Macedonia has experienced a politically difficult year – as our friend and colleague, Minister Mitreva could confirm. However, the country was able to overcome successfully the tragic loss of its President as well as repeated change of its Prime Minister. In the recent referendum, Macedonian citizens confirmed again their commitment to Euro-Atlantic values. Next steps in the same direction should follow: continuing implementation of the Ohrid Agreement, including decentralisation legislation and local elections. It is impossible not to note the right direction of the government policies which deserves the international community’s appreciation.
Albania also faces the task of further proving its ability to implement commitments that it has made within the MAP and SAP frameworks, especially in the context of the upcoming parliamentary elections. The elections, which I trust will meet European standards, would send a clear message that Albania is determined to fulfil its integration ambitions.

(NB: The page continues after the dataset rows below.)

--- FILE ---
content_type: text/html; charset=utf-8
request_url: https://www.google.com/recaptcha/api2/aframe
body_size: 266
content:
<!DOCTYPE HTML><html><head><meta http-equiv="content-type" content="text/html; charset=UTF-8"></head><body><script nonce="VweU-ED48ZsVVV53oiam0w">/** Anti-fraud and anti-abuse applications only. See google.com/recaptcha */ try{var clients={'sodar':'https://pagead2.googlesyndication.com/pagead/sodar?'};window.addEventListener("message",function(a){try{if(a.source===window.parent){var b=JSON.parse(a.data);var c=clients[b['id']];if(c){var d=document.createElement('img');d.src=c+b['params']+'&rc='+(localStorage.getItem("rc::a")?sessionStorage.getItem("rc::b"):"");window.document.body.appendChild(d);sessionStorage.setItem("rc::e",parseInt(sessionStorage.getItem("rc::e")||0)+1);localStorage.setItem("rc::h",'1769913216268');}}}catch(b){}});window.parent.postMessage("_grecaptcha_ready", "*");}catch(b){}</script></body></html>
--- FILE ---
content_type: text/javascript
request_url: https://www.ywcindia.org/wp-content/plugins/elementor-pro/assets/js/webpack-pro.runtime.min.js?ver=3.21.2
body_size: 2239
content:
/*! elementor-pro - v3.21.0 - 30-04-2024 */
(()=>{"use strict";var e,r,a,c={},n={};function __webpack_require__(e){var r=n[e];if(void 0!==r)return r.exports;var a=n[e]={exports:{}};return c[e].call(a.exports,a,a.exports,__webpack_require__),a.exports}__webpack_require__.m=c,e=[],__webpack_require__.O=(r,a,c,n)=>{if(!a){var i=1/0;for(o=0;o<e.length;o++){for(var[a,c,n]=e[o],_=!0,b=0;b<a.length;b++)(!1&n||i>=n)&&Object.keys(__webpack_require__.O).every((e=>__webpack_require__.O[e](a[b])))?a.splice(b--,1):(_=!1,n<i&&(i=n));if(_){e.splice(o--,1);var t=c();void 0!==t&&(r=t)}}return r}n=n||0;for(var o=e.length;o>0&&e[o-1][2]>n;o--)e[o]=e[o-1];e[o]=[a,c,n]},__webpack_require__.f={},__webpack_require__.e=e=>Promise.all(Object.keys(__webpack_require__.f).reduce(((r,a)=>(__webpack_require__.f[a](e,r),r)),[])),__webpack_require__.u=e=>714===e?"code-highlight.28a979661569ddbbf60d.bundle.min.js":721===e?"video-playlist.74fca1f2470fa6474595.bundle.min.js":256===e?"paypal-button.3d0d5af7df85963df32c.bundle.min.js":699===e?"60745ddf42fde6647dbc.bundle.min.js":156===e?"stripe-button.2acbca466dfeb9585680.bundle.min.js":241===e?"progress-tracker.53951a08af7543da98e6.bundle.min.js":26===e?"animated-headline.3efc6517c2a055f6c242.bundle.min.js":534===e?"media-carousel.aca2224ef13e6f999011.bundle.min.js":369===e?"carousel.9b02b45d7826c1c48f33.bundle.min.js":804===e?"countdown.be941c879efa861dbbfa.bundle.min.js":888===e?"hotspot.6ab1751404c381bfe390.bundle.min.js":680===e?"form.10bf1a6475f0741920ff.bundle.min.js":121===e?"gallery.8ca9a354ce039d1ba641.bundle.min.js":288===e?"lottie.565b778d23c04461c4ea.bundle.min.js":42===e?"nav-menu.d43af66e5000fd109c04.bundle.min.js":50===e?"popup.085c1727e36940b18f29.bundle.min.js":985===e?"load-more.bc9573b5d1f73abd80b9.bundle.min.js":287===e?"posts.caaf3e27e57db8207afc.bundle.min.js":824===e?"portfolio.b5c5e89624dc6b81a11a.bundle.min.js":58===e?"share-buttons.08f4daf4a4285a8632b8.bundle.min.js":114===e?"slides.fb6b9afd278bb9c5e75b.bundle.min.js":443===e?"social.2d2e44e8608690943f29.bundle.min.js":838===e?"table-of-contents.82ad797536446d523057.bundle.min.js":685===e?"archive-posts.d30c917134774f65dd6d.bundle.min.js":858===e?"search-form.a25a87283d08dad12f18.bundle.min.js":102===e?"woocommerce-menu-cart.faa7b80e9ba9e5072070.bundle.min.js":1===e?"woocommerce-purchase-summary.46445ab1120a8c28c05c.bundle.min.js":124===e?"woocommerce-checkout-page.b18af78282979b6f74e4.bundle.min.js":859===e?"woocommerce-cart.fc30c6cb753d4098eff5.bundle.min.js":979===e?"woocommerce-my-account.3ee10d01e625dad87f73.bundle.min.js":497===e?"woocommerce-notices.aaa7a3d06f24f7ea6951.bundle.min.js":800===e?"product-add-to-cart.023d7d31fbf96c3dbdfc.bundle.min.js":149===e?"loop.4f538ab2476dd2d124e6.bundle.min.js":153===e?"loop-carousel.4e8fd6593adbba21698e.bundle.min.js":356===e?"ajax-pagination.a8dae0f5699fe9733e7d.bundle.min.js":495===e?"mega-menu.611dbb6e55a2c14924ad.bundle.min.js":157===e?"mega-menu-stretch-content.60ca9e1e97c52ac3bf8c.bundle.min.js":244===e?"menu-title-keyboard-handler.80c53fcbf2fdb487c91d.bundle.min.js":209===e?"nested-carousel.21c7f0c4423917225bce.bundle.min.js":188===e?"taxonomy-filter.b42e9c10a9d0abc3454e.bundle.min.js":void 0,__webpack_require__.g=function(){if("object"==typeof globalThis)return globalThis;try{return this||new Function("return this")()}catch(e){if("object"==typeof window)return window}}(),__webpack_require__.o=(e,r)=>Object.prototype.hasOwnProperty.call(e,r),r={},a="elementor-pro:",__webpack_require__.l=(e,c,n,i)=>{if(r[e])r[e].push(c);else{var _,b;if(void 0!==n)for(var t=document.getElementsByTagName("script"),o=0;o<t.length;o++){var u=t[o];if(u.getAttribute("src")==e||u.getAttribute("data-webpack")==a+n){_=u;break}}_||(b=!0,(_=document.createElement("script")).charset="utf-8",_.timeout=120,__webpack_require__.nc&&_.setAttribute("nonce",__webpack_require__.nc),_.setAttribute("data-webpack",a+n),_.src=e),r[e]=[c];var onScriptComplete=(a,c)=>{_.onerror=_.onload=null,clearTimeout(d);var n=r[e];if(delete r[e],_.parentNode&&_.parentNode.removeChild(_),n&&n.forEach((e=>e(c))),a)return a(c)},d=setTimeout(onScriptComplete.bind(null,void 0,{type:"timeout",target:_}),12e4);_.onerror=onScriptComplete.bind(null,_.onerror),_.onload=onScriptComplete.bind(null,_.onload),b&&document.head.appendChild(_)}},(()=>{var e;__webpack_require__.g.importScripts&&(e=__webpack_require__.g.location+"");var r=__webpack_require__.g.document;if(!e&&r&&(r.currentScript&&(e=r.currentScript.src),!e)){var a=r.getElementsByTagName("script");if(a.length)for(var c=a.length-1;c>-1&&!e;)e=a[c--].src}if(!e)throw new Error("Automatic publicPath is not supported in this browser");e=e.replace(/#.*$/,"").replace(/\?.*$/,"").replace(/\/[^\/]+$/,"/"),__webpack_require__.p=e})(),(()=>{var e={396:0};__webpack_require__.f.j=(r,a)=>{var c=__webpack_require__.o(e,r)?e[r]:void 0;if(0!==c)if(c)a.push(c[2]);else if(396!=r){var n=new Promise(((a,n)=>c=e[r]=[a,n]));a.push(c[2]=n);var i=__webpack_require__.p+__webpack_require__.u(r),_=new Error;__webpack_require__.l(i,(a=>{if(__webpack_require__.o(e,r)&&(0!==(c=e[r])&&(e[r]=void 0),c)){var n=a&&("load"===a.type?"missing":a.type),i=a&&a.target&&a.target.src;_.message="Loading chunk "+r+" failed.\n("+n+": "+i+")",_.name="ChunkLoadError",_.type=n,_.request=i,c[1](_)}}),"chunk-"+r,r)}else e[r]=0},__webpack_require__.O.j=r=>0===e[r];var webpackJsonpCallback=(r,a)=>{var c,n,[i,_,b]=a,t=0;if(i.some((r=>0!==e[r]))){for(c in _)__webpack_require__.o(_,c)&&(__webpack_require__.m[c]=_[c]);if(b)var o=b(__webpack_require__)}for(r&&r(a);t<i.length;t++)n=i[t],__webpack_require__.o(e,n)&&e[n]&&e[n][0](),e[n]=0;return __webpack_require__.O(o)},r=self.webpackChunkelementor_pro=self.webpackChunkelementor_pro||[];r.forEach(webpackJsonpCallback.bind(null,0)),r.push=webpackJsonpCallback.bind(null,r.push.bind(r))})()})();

In spite of difficulties, the situation in Bosnia and Herzegovina today is probably the most promising since the state was established. By its decisive action, the Alliance helped to bring peace to the country. After nine years of the successful IFOR and SFOR peacekeeping missions led by NATO, and with a significant contribution from the Partners, the main responsibility for maintaining the secure environment has been handed over to EUFOR. Of course, the Alliance will remain engaged in Bosnia and Herzegovina, concentrating on defence reform assistance. As you, Mr. Secretary General, have rightly pointed out, the recent interaction between NATO, the UN and other international institutions in the country provides a highly successful demonstration of the effectiveness and potential of close co-operation. Now, we expect the representatives of both entities to make full use of the possibilities opened to Bosnia and Herzegovina, leading to a democratic Europe.
I think all of us realise that in the western Balkans all processes are closely intertwined, maybe more than elsewhere. One area significantly influences another, in a positive as well as negative sense. The role of the international community is therefore of a paramount importance and very delicate. Several negative factors from the recent past are still at work. We can eliminate them only through a co-ordinated approach by all the actors of the international community. The key motivation for all the states of the region is the prospect of European and transatlantic integration. Besides its security role, NATO as one of the most important international actors in the region can also act as a motivating and integrating force, especially vis-à-vis the countries that are not yet members of the Partnership for Peace.
As I mentioned earlier, 2005 represents a challenge for the western Balkans as well as for the international community. Shedding the clichés and stereotypes in looking at the region and its challenges would enables us to make right decisions that in turn will stimulate the right responses and processes in the region. The wrong ones would lead to the opposite.